What is being asked >> Reproduce the friction disc thread below, everything from "LOL, .... I usually" down to "(Jan 2, 2011)", switching "Amazon" to "eBay".

** Start Excerpt to read **

Exemplary work Jim, 3 fold better than it was. It's good to see that you were able to 'bring it back' to usable condition without having to remove.


----------



## Oneacer (Jan 3, 2011)

Fine job on cleaning up the drive disc ... now I would change that friction disc, as you can see the bevel in the rubber which may certainly give you issues.


----------



## RickCoMatic (Dec 29, 2020)

UPDATE:

Replacement Friction Disc's

The anonymous Spare Disc has a couple hours in it.
Fwd /Rev/Speeds: PASS
Disc came with no manufacturing marks, stamps, logos or P/N on it anywhere.

-- Rick


----------



## Jim_MI (Jan 7, 2020)

Oneacer said:


> Fine job on cleaning up the drive disc ... now I would change that friction disc, as you can see the bevel in the rubber which may certainly give you issues.


I wasn't sure if that is a normal wear pattern or not. Seems like since the outer aspect of the drive plate is always moving at a faster "linear" velocity than the inner aspect, one edge of the disc would wear more than the other. (I suppose I could even out the bevel by running her in reverse for a few miles, lol.) If it needs replacement, what brand would you recommend for best longevity (Troy-Bilt machine)?

Sent from my SM-G970U1 using Tapatalk


----------



## Oneacer (Jan 3, 2011)

LOL, .... I usually go for the best price in its replacement number ... usually Stens, and usually through Amazon.

Sidenote ..... Make sure all your shaft/ rod bushings/bearings for the friction disc and the drive plate are in good condition, including at all end frame points where any shaft/rod attaches. Might also check while you're at it all your axle bushings/bearings where your axle connects to the frame, as well as your auger shaft bushings/bearings. These are all wear points and worn-out items will affect your machine operations.


----------



## CarlB (Jan 2, 2011)

Jim_MI said:


> Well, I spent several hours this afternoon sanding the friction plate in-situ. I used a Ryobi detail sander, keeping it as flat to the plate as possible, and working my up from #80 grit to #100, #150, #220, #400, #600 and then #0000 steel wool. As expected, still some grooves but MUCH smoother. Hopefully this will improve my friction wheel wear. Actually, it is so smooth now that I hope the wheel doesn't slip on the disk! Snow coming this weekend, so we'll see...
> 
> 
> 
> ...


nice job


----------

** End Excerpt to read **
** Start Excerpted data **

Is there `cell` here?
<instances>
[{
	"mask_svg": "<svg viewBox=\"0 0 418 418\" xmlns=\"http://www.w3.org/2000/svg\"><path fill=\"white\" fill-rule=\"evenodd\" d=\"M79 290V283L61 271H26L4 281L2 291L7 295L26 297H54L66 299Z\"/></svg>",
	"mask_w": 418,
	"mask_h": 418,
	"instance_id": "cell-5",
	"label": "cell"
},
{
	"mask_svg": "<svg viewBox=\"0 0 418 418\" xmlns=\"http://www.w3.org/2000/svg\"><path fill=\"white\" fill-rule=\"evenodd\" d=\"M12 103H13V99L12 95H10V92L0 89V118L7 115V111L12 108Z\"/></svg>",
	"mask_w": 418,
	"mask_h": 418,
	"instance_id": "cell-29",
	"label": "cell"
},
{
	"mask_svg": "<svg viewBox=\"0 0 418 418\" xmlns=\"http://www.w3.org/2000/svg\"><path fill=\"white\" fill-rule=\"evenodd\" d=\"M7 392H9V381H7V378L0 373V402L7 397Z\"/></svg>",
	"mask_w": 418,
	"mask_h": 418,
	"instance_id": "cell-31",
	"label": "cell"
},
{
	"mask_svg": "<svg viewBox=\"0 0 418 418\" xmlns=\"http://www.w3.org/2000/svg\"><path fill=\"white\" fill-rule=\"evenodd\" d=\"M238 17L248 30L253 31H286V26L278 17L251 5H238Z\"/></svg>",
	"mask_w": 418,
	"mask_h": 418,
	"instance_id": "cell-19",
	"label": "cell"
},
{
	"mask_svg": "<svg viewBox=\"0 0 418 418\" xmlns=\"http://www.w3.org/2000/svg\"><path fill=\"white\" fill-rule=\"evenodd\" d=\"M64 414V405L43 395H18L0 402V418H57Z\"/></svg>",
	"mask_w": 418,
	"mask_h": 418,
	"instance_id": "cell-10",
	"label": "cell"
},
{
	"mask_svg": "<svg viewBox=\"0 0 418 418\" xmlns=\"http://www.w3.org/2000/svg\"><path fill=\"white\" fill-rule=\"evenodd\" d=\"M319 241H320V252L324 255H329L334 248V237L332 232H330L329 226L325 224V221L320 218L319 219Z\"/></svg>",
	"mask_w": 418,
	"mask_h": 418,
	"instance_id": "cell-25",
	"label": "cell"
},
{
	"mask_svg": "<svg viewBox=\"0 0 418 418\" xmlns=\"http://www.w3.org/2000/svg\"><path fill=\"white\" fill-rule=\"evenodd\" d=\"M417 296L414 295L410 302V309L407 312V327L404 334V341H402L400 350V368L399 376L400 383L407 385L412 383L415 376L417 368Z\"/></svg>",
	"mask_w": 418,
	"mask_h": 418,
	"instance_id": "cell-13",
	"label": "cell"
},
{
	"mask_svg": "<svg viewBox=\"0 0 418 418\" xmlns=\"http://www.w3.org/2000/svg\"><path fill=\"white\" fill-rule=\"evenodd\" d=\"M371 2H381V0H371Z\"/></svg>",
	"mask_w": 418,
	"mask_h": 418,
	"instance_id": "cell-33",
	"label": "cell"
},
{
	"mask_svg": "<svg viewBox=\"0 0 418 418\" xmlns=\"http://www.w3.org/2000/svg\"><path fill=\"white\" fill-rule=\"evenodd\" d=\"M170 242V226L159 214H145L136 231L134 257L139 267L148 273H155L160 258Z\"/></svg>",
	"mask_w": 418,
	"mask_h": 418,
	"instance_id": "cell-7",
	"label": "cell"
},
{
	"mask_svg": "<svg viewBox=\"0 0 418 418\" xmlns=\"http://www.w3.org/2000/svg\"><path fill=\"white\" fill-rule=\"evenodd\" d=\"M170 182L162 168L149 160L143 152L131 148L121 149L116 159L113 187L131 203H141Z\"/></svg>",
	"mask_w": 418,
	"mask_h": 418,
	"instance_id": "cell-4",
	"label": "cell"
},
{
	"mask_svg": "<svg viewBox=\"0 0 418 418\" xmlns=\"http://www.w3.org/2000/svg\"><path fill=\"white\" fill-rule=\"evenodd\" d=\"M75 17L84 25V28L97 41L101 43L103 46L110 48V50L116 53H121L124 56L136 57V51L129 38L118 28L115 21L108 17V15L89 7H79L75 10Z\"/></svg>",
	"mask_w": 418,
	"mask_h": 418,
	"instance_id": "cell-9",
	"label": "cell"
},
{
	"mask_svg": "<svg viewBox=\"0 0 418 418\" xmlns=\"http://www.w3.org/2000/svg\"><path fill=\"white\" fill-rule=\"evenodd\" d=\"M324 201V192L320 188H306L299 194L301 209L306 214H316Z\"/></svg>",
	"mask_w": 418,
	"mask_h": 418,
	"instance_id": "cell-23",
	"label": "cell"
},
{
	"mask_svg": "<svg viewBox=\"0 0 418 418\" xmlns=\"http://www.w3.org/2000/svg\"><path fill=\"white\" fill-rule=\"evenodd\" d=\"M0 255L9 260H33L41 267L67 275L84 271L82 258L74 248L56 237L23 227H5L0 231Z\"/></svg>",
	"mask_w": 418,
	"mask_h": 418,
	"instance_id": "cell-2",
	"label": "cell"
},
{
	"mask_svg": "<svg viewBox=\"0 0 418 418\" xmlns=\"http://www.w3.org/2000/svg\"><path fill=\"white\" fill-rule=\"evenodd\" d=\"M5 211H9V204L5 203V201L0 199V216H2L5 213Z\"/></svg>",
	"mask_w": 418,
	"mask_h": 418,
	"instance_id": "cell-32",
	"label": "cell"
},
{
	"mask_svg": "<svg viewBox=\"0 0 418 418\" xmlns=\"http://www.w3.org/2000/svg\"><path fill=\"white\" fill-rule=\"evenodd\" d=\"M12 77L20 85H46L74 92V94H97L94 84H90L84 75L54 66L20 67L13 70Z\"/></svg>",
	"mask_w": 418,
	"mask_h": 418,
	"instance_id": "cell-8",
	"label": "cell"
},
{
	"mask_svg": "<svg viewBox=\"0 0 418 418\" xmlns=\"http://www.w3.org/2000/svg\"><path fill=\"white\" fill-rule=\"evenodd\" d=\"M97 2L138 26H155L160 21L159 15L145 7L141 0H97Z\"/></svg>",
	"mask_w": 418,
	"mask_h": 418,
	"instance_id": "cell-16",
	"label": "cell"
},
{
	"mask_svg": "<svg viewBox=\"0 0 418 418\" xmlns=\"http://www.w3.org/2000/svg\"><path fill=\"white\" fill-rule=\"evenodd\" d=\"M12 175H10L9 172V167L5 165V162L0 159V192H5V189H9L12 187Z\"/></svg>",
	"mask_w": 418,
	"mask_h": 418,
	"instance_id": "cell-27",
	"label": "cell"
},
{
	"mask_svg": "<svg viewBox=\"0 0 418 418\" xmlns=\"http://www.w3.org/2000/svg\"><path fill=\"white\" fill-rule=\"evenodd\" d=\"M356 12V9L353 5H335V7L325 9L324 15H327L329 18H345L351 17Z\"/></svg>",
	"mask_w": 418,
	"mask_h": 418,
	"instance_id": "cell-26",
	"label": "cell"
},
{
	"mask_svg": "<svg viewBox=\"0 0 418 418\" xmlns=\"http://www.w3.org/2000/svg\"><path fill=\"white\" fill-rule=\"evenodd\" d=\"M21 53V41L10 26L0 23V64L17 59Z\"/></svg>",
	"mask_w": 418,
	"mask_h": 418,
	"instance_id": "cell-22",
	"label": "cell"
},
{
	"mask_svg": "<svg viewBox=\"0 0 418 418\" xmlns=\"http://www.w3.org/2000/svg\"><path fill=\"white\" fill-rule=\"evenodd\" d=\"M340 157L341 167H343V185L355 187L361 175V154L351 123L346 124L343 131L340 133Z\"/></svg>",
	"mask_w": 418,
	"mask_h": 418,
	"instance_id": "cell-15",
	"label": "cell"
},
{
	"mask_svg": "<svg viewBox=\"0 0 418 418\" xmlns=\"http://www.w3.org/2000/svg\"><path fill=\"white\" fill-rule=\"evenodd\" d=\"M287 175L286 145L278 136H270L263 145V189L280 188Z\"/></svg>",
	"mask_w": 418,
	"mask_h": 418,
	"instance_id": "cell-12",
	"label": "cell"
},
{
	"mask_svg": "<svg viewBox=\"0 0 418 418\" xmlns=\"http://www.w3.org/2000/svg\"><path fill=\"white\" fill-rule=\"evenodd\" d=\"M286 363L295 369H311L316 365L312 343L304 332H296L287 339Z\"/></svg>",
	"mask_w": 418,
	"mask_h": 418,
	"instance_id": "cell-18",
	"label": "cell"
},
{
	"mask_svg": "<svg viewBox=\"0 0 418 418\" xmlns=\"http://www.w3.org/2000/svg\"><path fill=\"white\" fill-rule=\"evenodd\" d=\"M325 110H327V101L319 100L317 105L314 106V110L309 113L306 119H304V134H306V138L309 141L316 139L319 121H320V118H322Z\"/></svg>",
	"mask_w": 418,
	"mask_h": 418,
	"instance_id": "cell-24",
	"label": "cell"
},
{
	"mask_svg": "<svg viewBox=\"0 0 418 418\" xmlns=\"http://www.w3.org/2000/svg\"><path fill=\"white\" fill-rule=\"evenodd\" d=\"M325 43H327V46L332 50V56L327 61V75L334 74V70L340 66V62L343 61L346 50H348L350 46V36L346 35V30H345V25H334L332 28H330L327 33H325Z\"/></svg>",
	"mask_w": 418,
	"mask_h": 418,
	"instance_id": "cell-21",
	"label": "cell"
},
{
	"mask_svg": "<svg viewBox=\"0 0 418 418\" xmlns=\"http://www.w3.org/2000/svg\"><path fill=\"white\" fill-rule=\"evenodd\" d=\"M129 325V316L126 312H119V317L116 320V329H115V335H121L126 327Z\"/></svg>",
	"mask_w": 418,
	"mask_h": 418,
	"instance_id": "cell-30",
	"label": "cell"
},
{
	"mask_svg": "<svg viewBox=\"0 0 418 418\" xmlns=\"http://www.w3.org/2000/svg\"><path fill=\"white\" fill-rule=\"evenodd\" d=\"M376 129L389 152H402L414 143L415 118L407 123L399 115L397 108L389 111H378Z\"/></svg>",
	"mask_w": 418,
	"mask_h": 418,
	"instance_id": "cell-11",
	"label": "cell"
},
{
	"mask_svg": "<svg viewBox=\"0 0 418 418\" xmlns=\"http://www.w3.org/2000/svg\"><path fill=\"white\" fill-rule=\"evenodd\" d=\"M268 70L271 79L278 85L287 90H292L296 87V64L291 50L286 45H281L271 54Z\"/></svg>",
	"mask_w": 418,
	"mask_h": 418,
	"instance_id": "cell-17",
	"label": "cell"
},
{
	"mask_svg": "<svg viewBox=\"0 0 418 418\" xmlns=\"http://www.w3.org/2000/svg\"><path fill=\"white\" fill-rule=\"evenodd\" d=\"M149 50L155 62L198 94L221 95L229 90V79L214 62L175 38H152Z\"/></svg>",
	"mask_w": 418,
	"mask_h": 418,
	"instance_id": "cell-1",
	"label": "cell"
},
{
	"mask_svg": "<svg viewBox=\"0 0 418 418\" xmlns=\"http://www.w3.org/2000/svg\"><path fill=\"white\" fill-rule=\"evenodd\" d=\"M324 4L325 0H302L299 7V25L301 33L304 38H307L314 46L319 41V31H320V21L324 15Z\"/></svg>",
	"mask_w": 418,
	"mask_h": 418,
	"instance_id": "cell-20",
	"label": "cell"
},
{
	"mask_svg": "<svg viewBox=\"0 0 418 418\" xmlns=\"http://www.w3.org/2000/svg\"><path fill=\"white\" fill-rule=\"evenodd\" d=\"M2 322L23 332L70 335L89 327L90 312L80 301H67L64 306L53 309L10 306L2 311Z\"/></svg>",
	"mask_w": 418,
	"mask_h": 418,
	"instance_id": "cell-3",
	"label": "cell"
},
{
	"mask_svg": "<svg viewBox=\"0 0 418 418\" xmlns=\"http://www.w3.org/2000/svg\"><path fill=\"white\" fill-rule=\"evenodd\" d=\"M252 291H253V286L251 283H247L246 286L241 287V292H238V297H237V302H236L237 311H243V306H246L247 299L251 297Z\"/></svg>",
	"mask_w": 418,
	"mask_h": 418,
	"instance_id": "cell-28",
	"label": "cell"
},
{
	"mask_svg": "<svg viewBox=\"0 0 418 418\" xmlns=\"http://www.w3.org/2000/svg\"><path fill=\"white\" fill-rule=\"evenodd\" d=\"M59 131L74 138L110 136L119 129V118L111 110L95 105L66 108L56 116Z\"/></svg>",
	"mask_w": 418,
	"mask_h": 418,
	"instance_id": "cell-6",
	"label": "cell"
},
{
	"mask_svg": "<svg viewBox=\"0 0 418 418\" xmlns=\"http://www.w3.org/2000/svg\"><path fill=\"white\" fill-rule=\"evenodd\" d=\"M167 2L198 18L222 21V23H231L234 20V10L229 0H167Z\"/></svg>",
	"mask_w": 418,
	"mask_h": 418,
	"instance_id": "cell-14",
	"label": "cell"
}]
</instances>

** End Excerpted data **

Finished exercise >>
LOL, .... I usually go for the best price in its replacement number ... usually Stens, and usually through eBay.

Sidenote ..... Make sure all your shaft/ rod bushings/bearings for the friction disc and the drive plate are in good condition, including at all end frame points where any shaft/rod attaches. Might also check while you're at it all your axle bushings/bearings where your axle connects to the frame, as well as your auger shaft bushings/bearings. These are all wear points and worn-out items will affect your machine operations.


----------



## CarlB (Jan 2, 2011)